Standard Deviation of Probability Distribution: DF and AVG
Here we compare the standard deviation for the probability distribution
for terms that are similar binned based on either their document
frequency or based on their AVG.
The bin make-up:
Because we have seen from probability distribution graphs that vary
the document frequency while holding the average constant (see graphs in
this)
directory) there is some weird behavior with terms that have a very low
document frequency, in doing this analysis I ignore all terms with document
frequecy of 1 or 2. Now I will be using bins that grow by 10% each time.

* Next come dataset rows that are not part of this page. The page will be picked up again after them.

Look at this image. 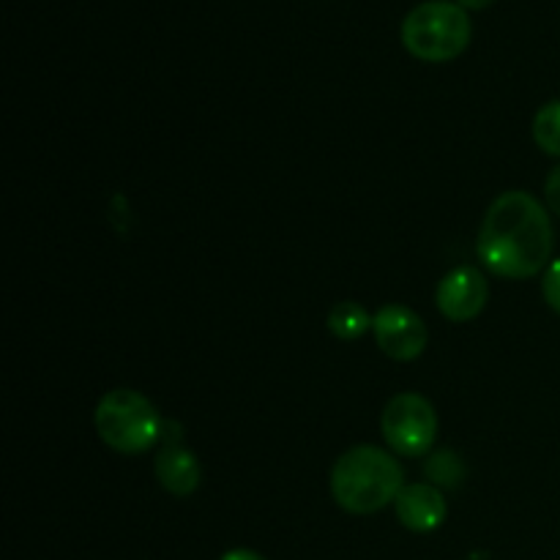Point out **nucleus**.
<instances>
[{"instance_id": "7", "label": "nucleus", "mask_w": 560, "mask_h": 560, "mask_svg": "<svg viewBox=\"0 0 560 560\" xmlns=\"http://www.w3.org/2000/svg\"><path fill=\"white\" fill-rule=\"evenodd\" d=\"M487 299H490V288L481 271L470 266H459L448 271L438 284V310L443 317L452 323H468L485 312Z\"/></svg>"}, {"instance_id": "6", "label": "nucleus", "mask_w": 560, "mask_h": 560, "mask_svg": "<svg viewBox=\"0 0 560 560\" xmlns=\"http://www.w3.org/2000/svg\"><path fill=\"white\" fill-rule=\"evenodd\" d=\"M372 334H375L377 348L394 361L419 359L430 339L424 320L402 304L381 306L372 315Z\"/></svg>"}, {"instance_id": "8", "label": "nucleus", "mask_w": 560, "mask_h": 560, "mask_svg": "<svg viewBox=\"0 0 560 560\" xmlns=\"http://www.w3.org/2000/svg\"><path fill=\"white\" fill-rule=\"evenodd\" d=\"M397 520L413 534H432L446 520V498L435 485H405L394 498Z\"/></svg>"}, {"instance_id": "11", "label": "nucleus", "mask_w": 560, "mask_h": 560, "mask_svg": "<svg viewBox=\"0 0 560 560\" xmlns=\"http://www.w3.org/2000/svg\"><path fill=\"white\" fill-rule=\"evenodd\" d=\"M534 140L550 156H560V98L547 102L534 118Z\"/></svg>"}, {"instance_id": "9", "label": "nucleus", "mask_w": 560, "mask_h": 560, "mask_svg": "<svg viewBox=\"0 0 560 560\" xmlns=\"http://www.w3.org/2000/svg\"><path fill=\"white\" fill-rule=\"evenodd\" d=\"M200 463L195 454L178 441H170L162 452L156 454V479L170 495L186 498L200 487Z\"/></svg>"}, {"instance_id": "14", "label": "nucleus", "mask_w": 560, "mask_h": 560, "mask_svg": "<svg viewBox=\"0 0 560 560\" xmlns=\"http://www.w3.org/2000/svg\"><path fill=\"white\" fill-rule=\"evenodd\" d=\"M545 197H547V206H550L552 213L560 217V164L547 175L545 180Z\"/></svg>"}, {"instance_id": "2", "label": "nucleus", "mask_w": 560, "mask_h": 560, "mask_svg": "<svg viewBox=\"0 0 560 560\" xmlns=\"http://www.w3.org/2000/svg\"><path fill=\"white\" fill-rule=\"evenodd\" d=\"M405 487L402 465L377 446H353L334 463L331 495L345 512L372 514L386 509Z\"/></svg>"}, {"instance_id": "16", "label": "nucleus", "mask_w": 560, "mask_h": 560, "mask_svg": "<svg viewBox=\"0 0 560 560\" xmlns=\"http://www.w3.org/2000/svg\"><path fill=\"white\" fill-rule=\"evenodd\" d=\"M463 9H485V5H490L492 0H457Z\"/></svg>"}, {"instance_id": "4", "label": "nucleus", "mask_w": 560, "mask_h": 560, "mask_svg": "<svg viewBox=\"0 0 560 560\" xmlns=\"http://www.w3.org/2000/svg\"><path fill=\"white\" fill-rule=\"evenodd\" d=\"M93 421L98 438L118 454H145L164 430L151 399L131 388H115L104 394Z\"/></svg>"}, {"instance_id": "10", "label": "nucleus", "mask_w": 560, "mask_h": 560, "mask_svg": "<svg viewBox=\"0 0 560 560\" xmlns=\"http://www.w3.org/2000/svg\"><path fill=\"white\" fill-rule=\"evenodd\" d=\"M372 328V315L359 304V301H339L331 312H328V331L334 337L353 342V339L364 337Z\"/></svg>"}, {"instance_id": "15", "label": "nucleus", "mask_w": 560, "mask_h": 560, "mask_svg": "<svg viewBox=\"0 0 560 560\" xmlns=\"http://www.w3.org/2000/svg\"><path fill=\"white\" fill-rule=\"evenodd\" d=\"M219 560H266V558L255 550H230V552H224Z\"/></svg>"}, {"instance_id": "3", "label": "nucleus", "mask_w": 560, "mask_h": 560, "mask_svg": "<svg viewBox=\"0 0 560 560\" xmlns=\"http://www.w3.org/2000/svg\"><path fill=\"white\" fill-rule=\"evenodd\" d=\"M470 42L468 11L452 0H424L402 22V44L427 63H443L465 52Z\"/></svg>"}, {"instance_id": "13", "label": "nucleus", "mask_w": 560, "mask_h": 560, "mask_svg": "<svg viewBox=\"0 0 560 560\" xmlns=\"http://www.w3.org/2000/svg\"><path fill=\"white\" fill-rule=\"evenodd\" d=\"M541 293H545V301L550 304V310H556L560 315V257L547 266L545 279H541Z\"/></svg>"}, {"instance_id": "12", "label": "nucleus", "mask_w": 560, "mask_h": 560, "mask_svg": "<svg viewBox=\"0 0 560 560\" xmlns=\"http://www.w3.org/2000/svg\"><path fill=\"white\" fill-rule=\"evenodd\" d=\"M424 470L435 487H457L465 476L463 463H459L457 454L448 452V448H441V452L432 454V457L427 459Z\"/></svg>"}, {"instance_id": "5", "label": "nucleus", "mask_w": 560, "mask_h": 560, "mask_svg": "<svg viewBox=\"0 0 560 560\" xmlns=\"http://www.w3.org/2000/svg\"><path fill=\"white\" fill-rule=\"evenodd\" d=\"M381 430L399 457H424L438 438V413L421 394H397L381 416Z\"/></svg>"}, {"instance_id": "1", "label": "nucleus", "mask_w": 560, "mask_h": 560, "mask_svg": "<svg viewBox=\"0 0 560 560\" xmlns=\"http://www.w3.org/2000/svg\"><path fill=\"white\" fill-rule=\"evenodd\" d=\"M476 252L495 277H536L552 255V224L545 206L528 191H503L487 208Z\"/></svg>"}]
</instances>
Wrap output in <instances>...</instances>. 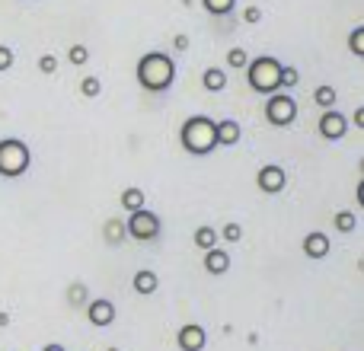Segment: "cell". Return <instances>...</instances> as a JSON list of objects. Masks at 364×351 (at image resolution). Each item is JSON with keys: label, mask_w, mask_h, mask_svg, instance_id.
Masks as SVG:
<instances>
[{"label": "cell", "mask_w": 364, "mask_h": 351, "mask_svg": "<svg viewBox=\"0 0 364 351\" xmlns=\"http://www.w3.org/2000/svg\"><path fill=\"white\" fill-rule=\"evenodd\" d=\"M138 83L151 93H164V90L173 87V77H176V64H173L170 55L164 51H147L144 58L138 61Z\"/></svg>", "instance_id": "6da1fadb"}, {"label": "cell", "mask_w": 364, "mask_h": 351, "mask_svg": "<svg viewBox=\"0 0 364 351\" xmlns=\"http://www.w3.org/2000/svg\"><path fill=\"white\" fill-rule=\"evenodd\" d=\"M182 147L195 157H205L218 147V138H214V122L208 115H192V119L182 125Z\"/></svg>", "instance_id": "7a4b0ae2"}, {"label": "cell", "mask_w": 364, "mask_h": 351, "mask_svg": "<svg viewBox=\"0 0 364 351\" xmlns=\"http://www.w3.org/2000/svg\"><path fill=\"white\" fill-rule=\"evenodd\" d=\"M32 163V153L26 141L19 138H4L0 141V176L4 179H19Z\"/></svg>", "instance_id": "3957f363"}, {"label": "cell", "mask_w": 364, "mask_h": 351, "mask_svg": "<svg viewBox=\"0 0 364 351\" xmlns=\"http://www.w3.org/2000/svg\"><path fill=\"white\" fill-rule=\"evenodd\" d=\"M278 74H282V64L269 55H262V58L246 64V77H250V87L256 90V93H269V96L278 93V90H282Z\"/></svg>", "instance_id": "277c9868"}, {"label": "cell", "mask_w": 364, "mask_h": 351, "mask_svg": "<svg viewBox=\"0 0 364 351\" xmlns=\"http://www.w3.org/2000/svg\"><path fill=\"white\" fill-rule=\"evenodd\" d=\"M125 233L128 237H134V239H154V237H160V217L154 211H132L128 214V220H125Z\"/></svg>", "instance_id": "5b68a950"}, {"label": "cell", "mask_w": 364, "mask_h": 351, "mask_svg": "<svg viewBox=\"0 0 364 351\" xmlns=\"http://www.w3.org/2000/svg\"><path fill=\"white\" fill-rule=\"evenodd\" d=\"M265 119L275 128H284L297 119V102L291 99L288 93H272L269 102H265Z\"/></svg>", "instance_id": "8992f818"}, {"label": "cell", "mask_w": 364, "mask_h": 351, "mask_svg": "<svg viewBox=\"0 0 364 351\" xmlns=\"http://www.w3.org/2000/svg\"><path fill=\"white\" fill-rule=\"evenodd\" d=\"M346 131H348V122H346V115H342L339 109H326V112L320 115V134L326 141L346 138Z\"/></svg>", "instance_id": "52a82bcc"}, {"label": "cell", "mask_w": 364, "mask_h": 351, "mask_svg": "<svg viewBox=\"0 0 364 351\" xmlns=\"http://www.w3.org/2000/svg\"><path fill=\"white\" fill-rule=\"evenodd\" d=\"M256 182H259V188H262L265 195H278L284 185H288V176H284V170L278 163H269V166H262V170H259Z\"/></svg>", "instance_id": "ba28073f"}, {"label": "cell", "mask_w": 364, "mask_h": 351, "mask_svg": "<svg viewBox=\"0 0 364 351\" xmlns=\"http://www.w3.org/2000/svg\"><path fill=\"white\" fill-rule=\"evenodd\" d=\"M87 320L93 323V326H112L115 323V307H112V301H106V297H96V301H90V307H87Z\"/></svg>", "instance_id": "9c48e42d"}, {"label": "cell", "mask_w": 364, "mask_h": 351, "mask_svg": "<svg viewBox=\"0 0 364 351\" xmlns=\"http://www.w3.org/2000/svg\"><path fill=\"white\" fill-rule=\"evenodd\" d=\"M208 345V333L198 326V323H188V326L179 329V348L182 351H201Z\"/></svg>", "instance_id": "30bf717a"}, {"label": "cell", "mask_w": 364, "mask_h": 351, "mask_svg": "<svg viewBox=\"0 0 364 351\" xmlns=\"http://www.w3.org/2000/svg\"><path fill=\"white\" fill-rule=\"evenodd\" d=\"M304 256L307 259H326L329 256V237L326 233H320V230H314V233H307L304 237Z\"/></svg>", "instance_id": "8fae6325"}, {"label": "cell", "mask_w": 364, "mask_h": 351, "mask_svg": "<svg viewBox=\"0 0 364 351\" xmlns=\"http://www.w3.org/2000/svg\"><path fill=\"white\" fill-rule=\"evenodd\" d=\"M205 269H208V275H224L227 269H230V252H224V249H205Z\"/></svg>", "instance_id": "7c38bea8"}, {"label": "cell", "mask_w": 364, "mask_h": 351, "mask_svg": "<svg viewBox=\"0 0 364 351\" xmlns=\"http://www.w3.org/2000/svg\"><path fill=\"white\" fill-rule=\"evenodd\" d=\"M214 138H218V144L224 147H233L240 141V125L233 119H224V122H214Z\"/></svg>", "instance_id": "4fadbf2b"}, {"label": "cell", "mask_w": 364, "mask_h": 351, "mask_svg": "<svg viewBox=\"0 0 364 351\" xmlns=\"http://www.w3.org/2000/svg\"><path fill=\"white\" fill-rule=\"evenodd\" d=\"M157 288H160V278L154 275L151 269H141V271H134V291H138V294L151 297Z\"/></svg>", "instance_id": "5bb4252c"}, {"label": "cell", "mask_w": 364, "mask_h": 351, "mask_svg": "<svg viewBox=\"0 0 364 351\" xmlns=\"http://www.w3.org/2000/svg\"><path fill=\"white\" fill-rule=\"evenodd\" d=\"M201 83H205L208 93H220V90L227 87V74L220 68H208L205 74H201Z\"/></svg>", "instance_id": "9a60e30c"}, {"label": "cell", "mask_w": 364, "mask_h": 351, "mask_svg": "<svg viewBox=\"0 0 364 351\" xmlns=\"http://www.w3.org/2000/svg\"><path fill=\"white\" fill-rule=\"evenodd\" d=\"M122 207H125L128 214L141 211V207H144V188H138V185L125 188V192H122Z\"/></svg>", "instance_id": "2e32d148"}, {"label": "cell", "mask_w": 364, "mask_h": 351, "mask_svg": "<svg viewBox=\"0 0 364 351\" xmlns=\"http://www.w3.org/2000/svg\"><path fill=\"white\" fill-rule=\"evenodd\" d=\"M218 230H214V227H198V230H195V246H198V249H214V246H218Z\"/></svg>", "instance_id": "e0dca14e"}, {"label": "cell", "mask_w": 364, "mask_h": 351, "mask_svg": "<svg viewBox=\"0 0 364 351\" xmlns=\"http://www.w3.org/2000/svg\"><path fill=\"white\" fill-rule=\"evenodd\" d=\"M106 239H109L112 246H119L122 239H125V220L109 217V224H106Z\"/></svg>", "instance_id": "ac0fdd59"}, {"label": "cell", "mask_w": 364, "mask_h": 351, "mask_svg": "<svg viewBox=\"0 0 364 351\" xmlns=\"http://www.w3.org/2000/svg\"><path fill=\"white\" fill-rule=\"evenodd\" d=\"M314 102H316L320 109H333V106H336V90L326 87V83H323V87H316V90H314Z\"/></svg>", "instance_id": "d6986e66"}, {"label": "cell", "mask_w": 364, "mask_h": 351, "mask_svg": "<svg viewBox=\"0 0 364 351\" xmlns=\"http://www.w3.org/2000/svg\"><path fill=\"white\" fill-rule=\"evenodd\" d=\"M333 224H336V230H339V233H352L355 227H358V217H355L352 211H339L333 217Z\"/></svg>", "instance_id": "ffe728a7"}, {"label": "cell", "mask_w": 364, "mask_h": 351, "mask_svg": "<svg viewBox=\"0 0 364 351\" xmlns=\"http://www.w3.org/2000/svg\"><path fill=\"white\" fill-rule=\"evenodd\" d=\"M233 4H237V0H201V6H205L208 13H214V16H227V13L233 10Z\"/></svg>", "instance_id": "44dd1931"}, {"label": "cell", "mask_w": 364, "mask_h": 351, "mask_svg": "<svg viewBox=\"0 0 364 351\" xmlns=\"http://www.w3.org/2000/svg\"><path fill=\"white\" fill-rule=\"evenodd\" d=\"M246 64H250V55H246L243 48H230V51H227V68H233V70H243Z\"/></svg>", "instance_id": "7402d4cb"}, {"label": "cell", "mask_w": 364, "mask_h": 351, "mask_svg": "<svg viewBox=\"0 0 364 351\" xmlns=\"http://www.w3.org/2000/svg\"><path fill=\"white\" fill-rule=\"evenodd\" d=\"M80 93L87 96V99H96V96L102 93V83H100V77H83V83H80Z\"/></svg>", "instance_id": "603a6c76"}, {"label": "cell", "mask_w": 364, "mask_h": 351, "mask_svg": "<svg viewBox=\"0 0 364 351\" xmlns=\"http://www.w3.org/2000/svg\"><path fill=\"white\" fill-rule=\"evenodd\" d=\"M278 83H282V87H297V83H301V70L297 68H284L282 64V74H278Z\"/></svg>", "instance_id": "cb8c5ba5"}, {"label": "cell", "mask_w": 364, "mask_h": 351, "mask_svg": "<svg viewBox=\"0 0 364 351\" xmlns=\"http://www.w3.org/2000/svg\"><path fill=\"white\" fill-rule=\"evenodd\" d=\"M348 48H352V55L364 58V26H358V29H352V38H348Z\"/></svg>", "instance_id": "d4e9b609"}, {"label": "cell", "mask_w": 364, "mask_h": 351, "mask_svg": "<svg viewBox=\"0 0 364 351\" xmlns=\"http://www.w3.org/2000/svg\"><path fill=\"white\" fill-rule=\"evenodd\" d=\"M218 237L227 239V243H240V239H243V227H240V224H227L224 230L218 233Z\"/></svg>", "instance_id": "484cf974"}, {"label": "cell", "mask_w": 364, "mask_h": 351, "mask_svg": "<svg viewBox=\"0 0 364 351\" xmlns=\"http://www.w3.org/2000/svg\"><path fill=\"white\" fill-rule=\"evenodd\" d=\"M68 58H70V64H77V68H80V64L90 61V48H87V45H74V48L68 51Z\"/></svg>", "instance_id": "4316f807"}, {"label": "cell", "mask_w": 364, "mask_h": 351, "mask_svg": "<svg viewBox=\"0 0 364 351\" xmlns=\"http://www.w3.org/2000/svg\"><path fill=\"white\" fill-rule=\"evenodd\" d=\"M38 70H42V74H55V70H58V58L55 55H42V58H38Z\"/></svg>", "instance_id": "83f0119b"}, {"label": "cell", "mask_w": 364, "mask_h": 351, "mask_svg": "<svg viewBox=\"0 0 364 351\" xmlns=\"http://www.w3.org/2000/svg\"><path fill=\"white\" fill-rule=\"evenodd\" d=\"M259 19H262V10H259V6H246V10H243V23L256 26Z\"/></svg>", "instance_id": "f1b7e54d"}, {"label": "cell", "mask_w": 364, "mask_h": 351, "mask_svg": "<svg viewBox=\"0 0 364 351\" xmlns=\"http://www.w3.org/2000/svg\"><path fill=\"white\" fill-rule=\"evenodd\" d=\"M13 68V48L0 45V70H10Z\"/></svg>", "instance_id": "f546056e"}, {"label": "cell", "mask_w": 364, "mask_h": 351, "mask_svg": "<svg viewBox=\"0 0 364 351\" xmlns=\"http://www.w3.org/2000/svg\"><path fill=\"white\" fill-rule=\"evenodd\" d=\"M80 297H87V288H80V284H74V291H70V301H80Z\"/></svg>", "instance_id": "4dcf8cb0"}, {"label": "cell", "mask_w": 364, "mask_h": 351, "mask_svg": "<svg viewBox=\"0 0 364 351\" xmlns=\"http://www.w3.org/2000/svg\"><path fill=\"white\" fill-rule=\"evenodd\" d=\"M173 45H176L179 51H186L188 48V36H176V38H173Z\"/></svg>", "instance_id": "1f68e13d"}, {"label": "cell", "mask_w": 364, "mask_h": 351, "mask_svg": "<svg viewBox=\"0 0 364 351\" xmlns=\"http://www.w3.org/2000/svg\"><path fill=\"white\" fill-rule=\"evenodd\" d=\"M355 125L364 128V109H355Z\"/></svg>", "instance_id": "d6a6232c"}, {"label": "cell", "mask_w": 364, "mask_h": 351, "mask_svg": "<svg viewBox=\"0 0 364 351\" xmlns=\"http://www.w3.org/2000/svg\"><path fill=\"white\" fill-rule=\"evenodd\" d=\"M42 351H68V348H64V345H45Z\"/></svg>", "instance_id": "836d02e7"}, {"label": "cell", "mask_w": 364, "mask_h": 351, "mask_svg": "<svg viewBox=\"0 0 364 351\" xmlns=\"http://www.w3.org/2000/svg\"><path fill=\"white\" fill-rule=\"evenodd\" d=\"M109 351H119V348H109Z\"/></svg>", "instance_id": "e575fe53"}]
</instances>
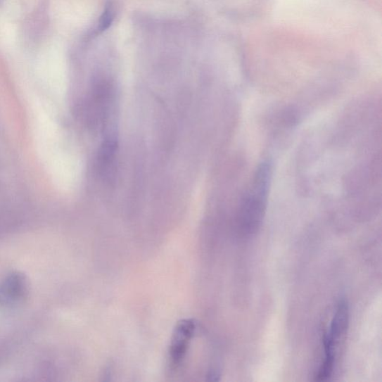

I want there to be bins of a similar size, so I played around with the
starting bin size, and came up with the following bins:
AVG: 1.0 1.1 1.21 1.33 1.46 1.61 1.77
DF: 3 6 9 12 16 21 26
Note that the number representing the bin represents the lowest value in
that bin.
You can see that these bins ended up being reasonably similar with respect
to size in this graph.
What I found:
As we have seen before, the probability distribution is not affected by
document frequency, so I was able to graph the probability distribution for
each of the document frequency bins, along with their standard deviation,
in on graph [gif].
On the other hand, the probability distributions are very different for
different averages, so I made a couple of example graphs for the AVG bins
[1.0,
1.33,
1.61].
To be able to compare all of the standard deviations, and their behavior
as a function of AVG/DF, I graphed only the standard deviation (not as
error bars). [AVG,
DF]
Things noticed from these graphs:
- Error is overall smallest for AVG as compared to DF.
- DF: Error greatest at 0, and decreases. AVG: Error greatest at 1.
- Error gets smaller as DF goes up, but larger as AVG goes up.